- Consigne -
Renvoie sans rien y changer le passage de l'extrait qui s'ouvre sur les mots contenant « Kiki, le chien. » et se termine par « 18, rue Levacher. ».

===== Extrait

Dans la cave de l'immeuble nous avions un box, un trou noir avec une porte. Pour en avoir l'accès, il fallait se rendre au rez-de-chaussée en bas de l'escalier desservant l'immeuble. Sous cet escalier, une pompe à main qui devait autrefois desservir les occupants en eau potable tirée d'un puits. La cave, une porte donnant sur une volée de marches, une odeur de moisie dans l'obscurité. Les araignées, les cafards et autres bestioles… peur, je n'y allais qu'avec mon grand-père, Mikalette. Une bougie dégoulinante dans la main, et à la lueur jaunâtre de cette flamme vacillante, nous poussions la porte de notre cave. Du bois, beaucoup de déchets de caisses et autres chevrons. Pourtant nous n'avions pas de poêle pour nous chauffer l'hiver ; mais l'habitude des économies. D'ailleurs tout ce que Grand-père pouvait ramasser dans la rue était entassé dans cette cave. Et là ! Une voiture rouge à pédales ! Je la découvrais, je l'avais déjà vue sur de vielles photos du temps où j'étais bambin. Elle m'avait été offerte par le grand-père Michel. Un jour je lui demandais de la monter à " la maison " Il l'a fait ! Fébrile, je m'installe, les mains sur le volant en fer, les pieds sur les pédales … elle n'avance pas ! ? Je descends, la retourne, le pédalier est dessoudé ! Elle n'avancera pas mécaniquement : déception, mes frères me poussent pour avancer dans la salle à manger. Finalement elle redescendra à la cave.

Kiki, le chien. Ma mère voulait un chien ou alors c'est moi ? Je ne sais pas ; et voilà, il arrive moyennant finances auprès d'un "indigène " Kiki, la hantise de la concierge, Mme Epinard ( ! ) A qui je payais le loyer mensuel de l'appartement que nous occupions 18, rue Levacher.

M. et Mme Gay, se sont les épiciers, à 50 mètres de chez nous plus bas dans la rue. Heureusement que nous les avions ces gens, car la plupart du temps, fauchés, nous achetions à crédit notre alimentation quotidienne. Elle marquait sur un cahier, Mme Gay, et à la fin du mois, maman avec sa maigre paie de bibliothécaire s'acquittait de ses dettes.

==========
===== Liste des items

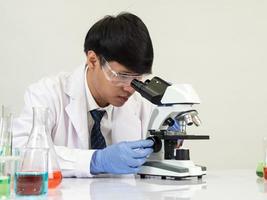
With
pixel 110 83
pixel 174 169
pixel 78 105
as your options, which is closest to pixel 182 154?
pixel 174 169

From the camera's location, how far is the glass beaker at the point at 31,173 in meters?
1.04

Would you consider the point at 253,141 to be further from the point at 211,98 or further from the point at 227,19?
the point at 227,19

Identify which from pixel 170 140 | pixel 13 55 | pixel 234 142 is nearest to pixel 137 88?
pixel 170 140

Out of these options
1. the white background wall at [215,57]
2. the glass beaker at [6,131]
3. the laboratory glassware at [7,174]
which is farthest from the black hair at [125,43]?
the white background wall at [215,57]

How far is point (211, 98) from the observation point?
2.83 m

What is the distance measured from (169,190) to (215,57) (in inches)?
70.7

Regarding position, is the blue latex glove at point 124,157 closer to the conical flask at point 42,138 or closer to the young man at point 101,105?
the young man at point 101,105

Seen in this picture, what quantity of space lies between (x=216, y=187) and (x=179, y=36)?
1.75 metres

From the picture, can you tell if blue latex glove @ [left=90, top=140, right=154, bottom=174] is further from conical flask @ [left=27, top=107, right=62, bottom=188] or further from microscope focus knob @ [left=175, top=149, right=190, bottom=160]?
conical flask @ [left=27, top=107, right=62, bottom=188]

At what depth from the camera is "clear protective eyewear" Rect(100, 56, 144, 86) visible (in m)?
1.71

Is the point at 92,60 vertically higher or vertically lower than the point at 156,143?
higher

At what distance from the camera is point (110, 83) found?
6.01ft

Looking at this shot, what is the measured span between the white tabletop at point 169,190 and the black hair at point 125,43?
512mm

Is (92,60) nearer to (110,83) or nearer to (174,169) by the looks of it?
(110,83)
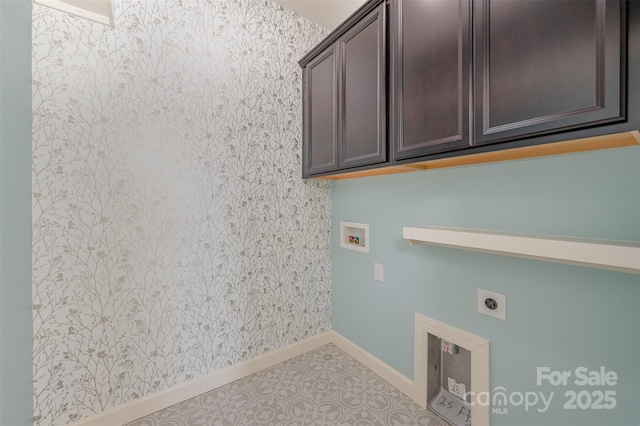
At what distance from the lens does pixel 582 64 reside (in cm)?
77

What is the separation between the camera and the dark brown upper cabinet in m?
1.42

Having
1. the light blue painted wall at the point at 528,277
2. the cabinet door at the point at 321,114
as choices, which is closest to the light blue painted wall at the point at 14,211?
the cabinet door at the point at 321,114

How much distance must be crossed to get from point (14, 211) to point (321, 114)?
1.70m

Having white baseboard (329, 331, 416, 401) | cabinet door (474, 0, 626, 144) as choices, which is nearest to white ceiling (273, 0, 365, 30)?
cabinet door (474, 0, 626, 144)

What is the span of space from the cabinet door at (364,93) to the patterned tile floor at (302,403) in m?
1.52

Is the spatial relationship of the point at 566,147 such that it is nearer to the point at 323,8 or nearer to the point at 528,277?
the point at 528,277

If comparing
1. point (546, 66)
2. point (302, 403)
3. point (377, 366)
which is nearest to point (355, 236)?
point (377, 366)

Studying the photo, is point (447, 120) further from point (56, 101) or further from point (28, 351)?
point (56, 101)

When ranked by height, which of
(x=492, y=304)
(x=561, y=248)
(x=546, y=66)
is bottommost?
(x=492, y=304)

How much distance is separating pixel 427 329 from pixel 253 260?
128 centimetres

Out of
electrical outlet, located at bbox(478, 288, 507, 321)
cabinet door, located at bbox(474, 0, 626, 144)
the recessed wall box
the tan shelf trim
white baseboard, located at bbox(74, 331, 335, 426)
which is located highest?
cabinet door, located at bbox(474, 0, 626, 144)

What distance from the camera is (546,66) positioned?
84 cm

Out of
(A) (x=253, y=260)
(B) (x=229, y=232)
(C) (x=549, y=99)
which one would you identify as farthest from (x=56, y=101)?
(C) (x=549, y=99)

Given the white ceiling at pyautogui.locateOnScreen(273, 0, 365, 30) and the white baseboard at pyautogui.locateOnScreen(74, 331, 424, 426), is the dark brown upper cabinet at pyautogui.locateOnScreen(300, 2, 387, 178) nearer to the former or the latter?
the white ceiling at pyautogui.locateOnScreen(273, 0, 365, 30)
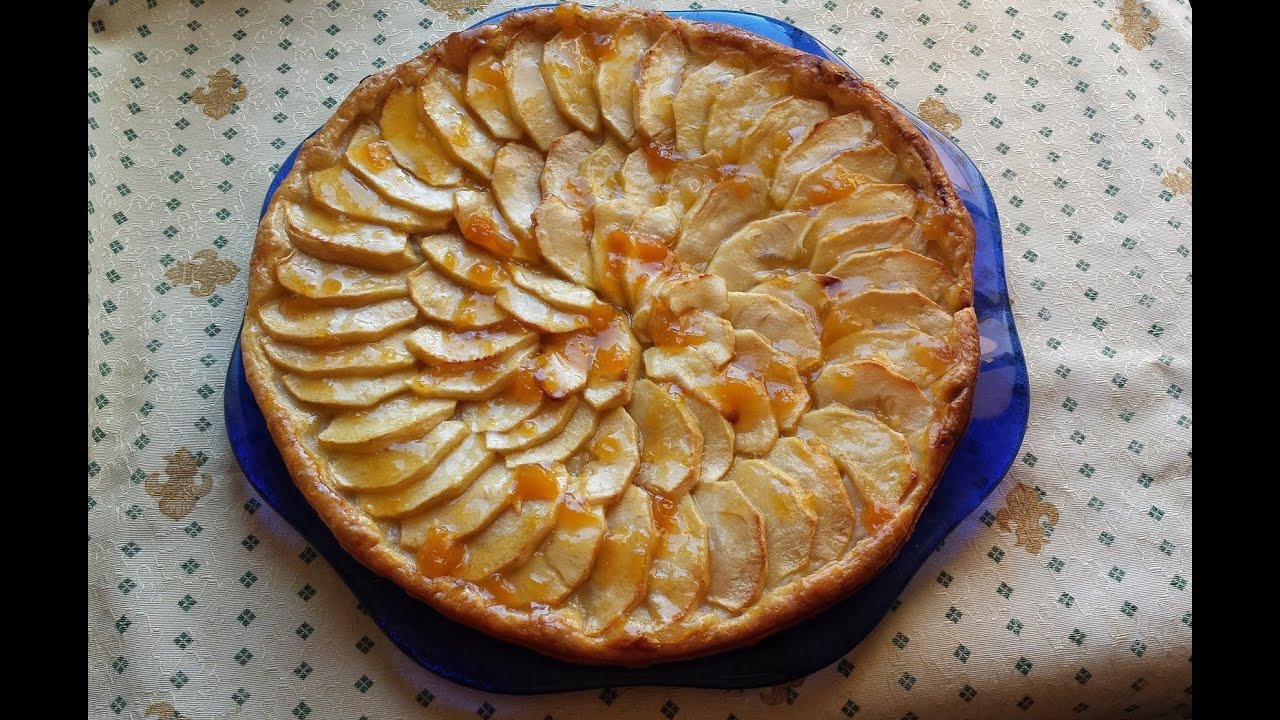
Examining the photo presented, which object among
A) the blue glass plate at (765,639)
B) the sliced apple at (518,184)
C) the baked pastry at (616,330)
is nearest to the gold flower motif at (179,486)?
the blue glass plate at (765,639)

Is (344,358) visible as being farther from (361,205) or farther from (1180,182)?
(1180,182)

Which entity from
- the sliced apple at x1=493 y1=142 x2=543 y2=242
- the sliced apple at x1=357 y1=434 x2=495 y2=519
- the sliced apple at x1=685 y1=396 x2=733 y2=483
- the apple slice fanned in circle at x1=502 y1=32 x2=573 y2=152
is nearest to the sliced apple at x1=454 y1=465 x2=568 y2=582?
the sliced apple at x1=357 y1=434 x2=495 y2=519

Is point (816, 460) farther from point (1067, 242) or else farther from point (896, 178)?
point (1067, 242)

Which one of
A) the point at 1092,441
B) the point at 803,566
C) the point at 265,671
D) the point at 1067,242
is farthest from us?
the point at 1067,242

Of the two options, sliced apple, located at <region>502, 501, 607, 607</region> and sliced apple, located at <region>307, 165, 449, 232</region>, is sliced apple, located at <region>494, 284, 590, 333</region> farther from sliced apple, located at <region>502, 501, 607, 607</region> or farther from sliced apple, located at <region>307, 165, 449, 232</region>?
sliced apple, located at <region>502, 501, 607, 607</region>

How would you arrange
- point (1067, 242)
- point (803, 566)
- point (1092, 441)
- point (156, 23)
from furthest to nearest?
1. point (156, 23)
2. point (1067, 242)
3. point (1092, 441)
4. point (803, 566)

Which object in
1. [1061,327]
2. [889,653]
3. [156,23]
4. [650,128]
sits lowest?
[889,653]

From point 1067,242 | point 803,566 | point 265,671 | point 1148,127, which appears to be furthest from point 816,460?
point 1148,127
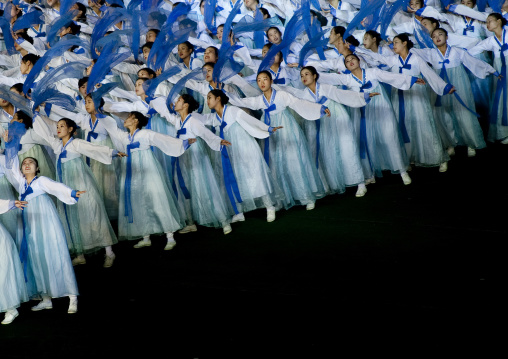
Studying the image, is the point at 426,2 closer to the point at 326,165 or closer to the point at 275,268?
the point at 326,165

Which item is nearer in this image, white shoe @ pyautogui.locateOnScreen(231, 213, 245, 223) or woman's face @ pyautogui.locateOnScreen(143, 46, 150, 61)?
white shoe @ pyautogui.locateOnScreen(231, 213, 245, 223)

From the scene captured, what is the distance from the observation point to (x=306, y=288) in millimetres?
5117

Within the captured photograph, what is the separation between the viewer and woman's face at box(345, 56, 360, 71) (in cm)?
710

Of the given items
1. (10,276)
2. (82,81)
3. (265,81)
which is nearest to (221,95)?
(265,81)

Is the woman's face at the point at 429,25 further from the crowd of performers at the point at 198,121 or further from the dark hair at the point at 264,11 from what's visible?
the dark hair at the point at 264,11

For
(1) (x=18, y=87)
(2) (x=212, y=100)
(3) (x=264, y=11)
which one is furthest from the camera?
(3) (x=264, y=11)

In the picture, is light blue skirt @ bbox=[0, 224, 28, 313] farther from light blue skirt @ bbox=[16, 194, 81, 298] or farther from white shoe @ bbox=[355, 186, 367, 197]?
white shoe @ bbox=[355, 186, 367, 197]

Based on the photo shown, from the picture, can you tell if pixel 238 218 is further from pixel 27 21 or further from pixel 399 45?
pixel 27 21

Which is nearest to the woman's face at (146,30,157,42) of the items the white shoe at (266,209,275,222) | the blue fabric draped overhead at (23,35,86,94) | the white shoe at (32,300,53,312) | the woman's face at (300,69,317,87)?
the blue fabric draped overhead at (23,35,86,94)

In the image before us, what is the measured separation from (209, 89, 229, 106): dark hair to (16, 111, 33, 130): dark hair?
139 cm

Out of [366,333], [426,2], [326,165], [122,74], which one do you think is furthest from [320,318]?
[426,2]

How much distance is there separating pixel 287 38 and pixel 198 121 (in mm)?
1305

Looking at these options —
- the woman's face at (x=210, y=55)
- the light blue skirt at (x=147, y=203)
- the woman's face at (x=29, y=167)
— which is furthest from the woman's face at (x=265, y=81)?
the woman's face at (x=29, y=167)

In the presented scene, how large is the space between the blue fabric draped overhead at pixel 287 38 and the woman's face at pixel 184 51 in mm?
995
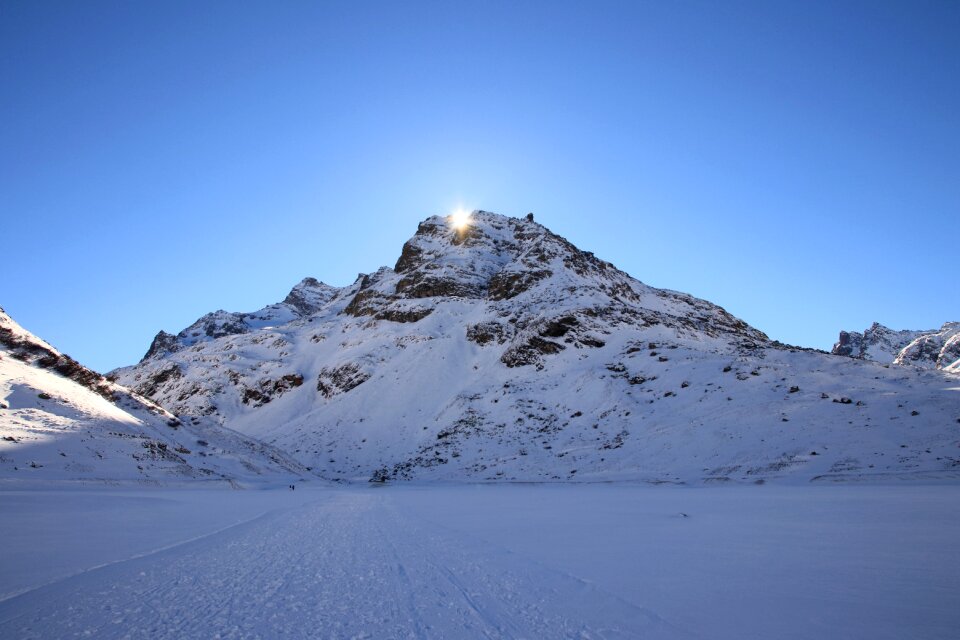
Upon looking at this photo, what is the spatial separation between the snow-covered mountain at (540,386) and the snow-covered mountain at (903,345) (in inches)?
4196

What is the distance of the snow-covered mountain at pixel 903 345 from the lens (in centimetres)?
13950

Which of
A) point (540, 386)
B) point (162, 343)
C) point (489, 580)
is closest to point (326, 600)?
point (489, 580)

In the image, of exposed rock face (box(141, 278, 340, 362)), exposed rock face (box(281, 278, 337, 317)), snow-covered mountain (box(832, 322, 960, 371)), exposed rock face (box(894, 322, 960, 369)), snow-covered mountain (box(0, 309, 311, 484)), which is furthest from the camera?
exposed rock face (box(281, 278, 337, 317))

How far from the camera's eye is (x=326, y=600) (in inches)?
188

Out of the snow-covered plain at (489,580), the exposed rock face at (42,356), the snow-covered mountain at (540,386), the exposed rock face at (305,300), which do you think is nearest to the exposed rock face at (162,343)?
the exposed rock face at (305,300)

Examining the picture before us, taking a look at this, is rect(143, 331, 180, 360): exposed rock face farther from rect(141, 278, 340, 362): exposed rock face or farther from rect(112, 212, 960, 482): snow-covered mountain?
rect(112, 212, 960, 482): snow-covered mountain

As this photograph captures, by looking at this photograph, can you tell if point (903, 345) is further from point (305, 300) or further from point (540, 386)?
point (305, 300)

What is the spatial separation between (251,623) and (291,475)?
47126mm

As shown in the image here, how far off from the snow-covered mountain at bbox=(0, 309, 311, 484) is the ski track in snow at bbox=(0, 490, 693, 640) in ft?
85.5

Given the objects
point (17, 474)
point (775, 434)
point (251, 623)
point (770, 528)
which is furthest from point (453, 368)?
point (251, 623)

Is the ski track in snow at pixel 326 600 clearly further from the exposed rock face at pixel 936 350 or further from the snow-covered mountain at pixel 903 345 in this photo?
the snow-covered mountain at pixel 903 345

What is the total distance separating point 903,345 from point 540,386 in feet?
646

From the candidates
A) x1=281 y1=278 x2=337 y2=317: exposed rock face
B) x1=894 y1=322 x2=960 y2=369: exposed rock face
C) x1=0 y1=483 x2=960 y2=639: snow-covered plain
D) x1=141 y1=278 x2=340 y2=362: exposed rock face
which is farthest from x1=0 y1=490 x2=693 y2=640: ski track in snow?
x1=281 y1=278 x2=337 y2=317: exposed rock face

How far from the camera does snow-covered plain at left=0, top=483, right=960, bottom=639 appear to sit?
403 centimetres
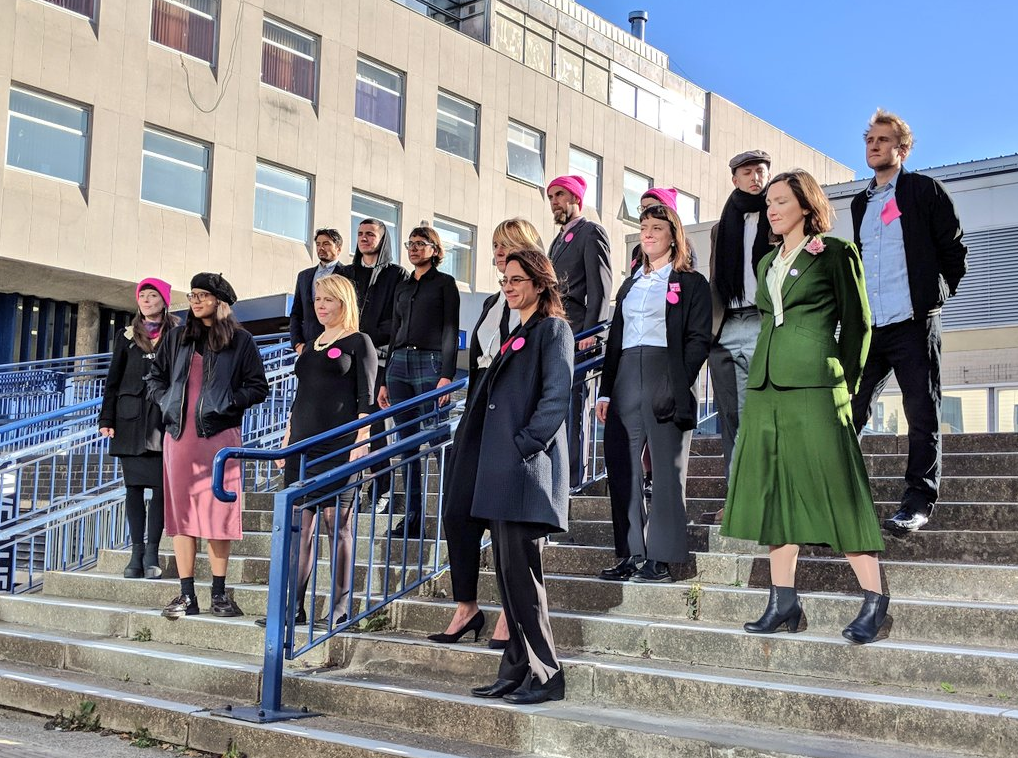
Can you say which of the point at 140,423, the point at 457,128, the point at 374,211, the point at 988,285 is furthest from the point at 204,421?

==========

- Résultat -
Kiki, le chien. Ma mère voulait un chien ou alors c'est moi ? Je ne sais pas ; et voilà, il arrive moyennant finances auprès d'un "indigène " Kiki, la hantise de la concierge, Mme Epinard ( ! ) A qui je payais le loyer mensuel de l'appartement que nous occupions 18, rue Levacher.